Draft Work in progress. Wording, structure, and claims may still change. Feedback welcome. ← Back to roadmap

06 lighting

Multiple Point Lights — The Payoff of Deferred

Scaling lights in deferred shading. Light volumes, attenuation, and per-light accumulation in the lighting pass.

When One Light Becomes Many

A single light is a tutorial. Lots of lights is the reason deferred shading exists. This is the post where the G-Buffer finally pays for itself.


The Bill Comes Due

The last post left the engine with a Blinn-Phong lighting pass that knew about exactly one light, threaded through push constants. That post-also promised that the G-Buffer was going to make this scale. Time to cash that promise.

The interesting question isn’t “how do I add a for loop.” It’s where the per-light data has to live, what shape it takes, and which part of the engine writes it. Push constants stop being the answer the moment you have more than a couple of lights — Vulkan’s spec only guarantees 128 bytes, which is two Vector4s of light data and not much else. The whole transport has to change.

This post swaps the push-constant light for a per-frame storage buffer of lights, threads a lightCount through, and lets the shader loop. The shader edit is trivial. The interesting part — as usual — is what happens on the CPU side, where an immutable Scene has to become bytes the GPU can read without anyone reaching across the purity boundary.


Why Push Constants Are A Dead End

Push constants are the cheapest transport Vulkan exposes. The driver packs them into command-buffer state and the shader reads them through dedicated registers — no descriptor set, no buffer upload, no synchronization to think about. For one light, they were perfect.

Two reasons the model breaks for many:

  • Capacity. Vulkan guarantees 128 bytes of push-constant space. A single point light at vec4 position + vec4 color is already 32 bytes. Three lights and the camera position is the entire budget on a spec-minimum device. Real scenes want tens of lights.
  • Shape. Push constants are a fixed-size struct, declared in the shader at compile time. A variable-length array of lights doesn’t fit the model. You can simulate one with a max-size array and a count, but you’ve now picked an arbitrary maximum, baked it into the pipeline, and have to recompile to change it.

The standard escape hatch is a storage buffer — an SSBO, in GL parlance, or a VK_DESCRIPTOR_TYPE_STORAGE_BUFFER in Vulkan. Variable length, big enough for any reasonable scene, addressable as a flat array in the shader. The cost is one extra descriptor set and one extra buffer upload per frame. For lighting data that’s free.
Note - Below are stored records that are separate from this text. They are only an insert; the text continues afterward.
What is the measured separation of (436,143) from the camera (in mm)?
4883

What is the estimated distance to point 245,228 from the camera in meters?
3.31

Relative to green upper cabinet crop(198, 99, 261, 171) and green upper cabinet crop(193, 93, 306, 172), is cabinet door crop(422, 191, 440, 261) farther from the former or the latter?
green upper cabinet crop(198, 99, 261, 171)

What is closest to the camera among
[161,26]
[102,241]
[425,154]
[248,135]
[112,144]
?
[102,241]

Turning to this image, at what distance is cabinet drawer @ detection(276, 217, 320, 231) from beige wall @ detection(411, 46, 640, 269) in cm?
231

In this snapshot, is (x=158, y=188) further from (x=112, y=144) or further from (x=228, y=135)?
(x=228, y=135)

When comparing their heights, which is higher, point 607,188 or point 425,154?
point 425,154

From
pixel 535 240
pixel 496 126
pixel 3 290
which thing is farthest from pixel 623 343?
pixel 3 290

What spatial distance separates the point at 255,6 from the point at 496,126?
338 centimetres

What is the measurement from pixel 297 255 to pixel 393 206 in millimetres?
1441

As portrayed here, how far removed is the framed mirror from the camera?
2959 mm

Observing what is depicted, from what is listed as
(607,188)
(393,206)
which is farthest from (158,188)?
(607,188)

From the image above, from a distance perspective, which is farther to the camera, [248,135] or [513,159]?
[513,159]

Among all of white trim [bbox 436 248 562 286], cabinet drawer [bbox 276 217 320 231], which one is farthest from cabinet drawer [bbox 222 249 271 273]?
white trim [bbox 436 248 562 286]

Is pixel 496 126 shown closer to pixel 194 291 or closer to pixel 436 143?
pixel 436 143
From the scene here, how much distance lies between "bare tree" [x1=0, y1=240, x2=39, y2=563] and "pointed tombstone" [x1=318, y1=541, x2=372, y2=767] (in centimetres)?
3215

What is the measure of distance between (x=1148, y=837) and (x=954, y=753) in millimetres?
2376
The Shader Edit Is The Easy Part

Here is the lighting shader after the swap. I’m only showing what changed.

struct Light {
    vec4 positionType;    // xyz = world position, w = type tag
    vec4 directionPad;    // unused for point lights
    vec4 colorIntensity;  // rgb = color, a = intensity
};

layout(set = 1, binding = 0, std430) readonly buffer Lights {
    Light lights[];
};

layout(push_constant) uniform LightParams {
    vec4 cameraPos;
    int  shadingMode;
    int  lightingOnly;
    int  lightCount;
    // ...
} pc;

void main() {
    // ... sample G-Buffer the same way ...

    vec3 accum = vec3(0.0);
    for (int i = 0; i < pc.lightCount; i++) {
        accum += shadeLight(lights[i], fragPos, N, V, albedo,
                            specularStrength, shininess, stripAlbedo);
    }

    outColor = vec4(ambient + accum, 1.0);
}

Three things to notice:

  1. The buffer is variable length. Light lights[] is a runtime-sized array. The shader has no compile-time opinion about how many lights exist; it learns the count from pc.lightCount each frame.
  2. The light is already shaped for variants. positionType.w is a type tag. Right now there’s only one type — point — so the tag is always zero. The fields directionPad is dead weight. That’s deliberate: the next post adds directional lights as a second variant, packed into the same buffer, and the layout already has the room. Same trick as the G-Buffer alpha channels in the last post — find the slack in your data shape and let it work for you.
  3. shadeLight is a pure function. All per-light logic moves into a helper that takes a Light and the surface state and returns a color. The for loop in main is just a fold over the buffer.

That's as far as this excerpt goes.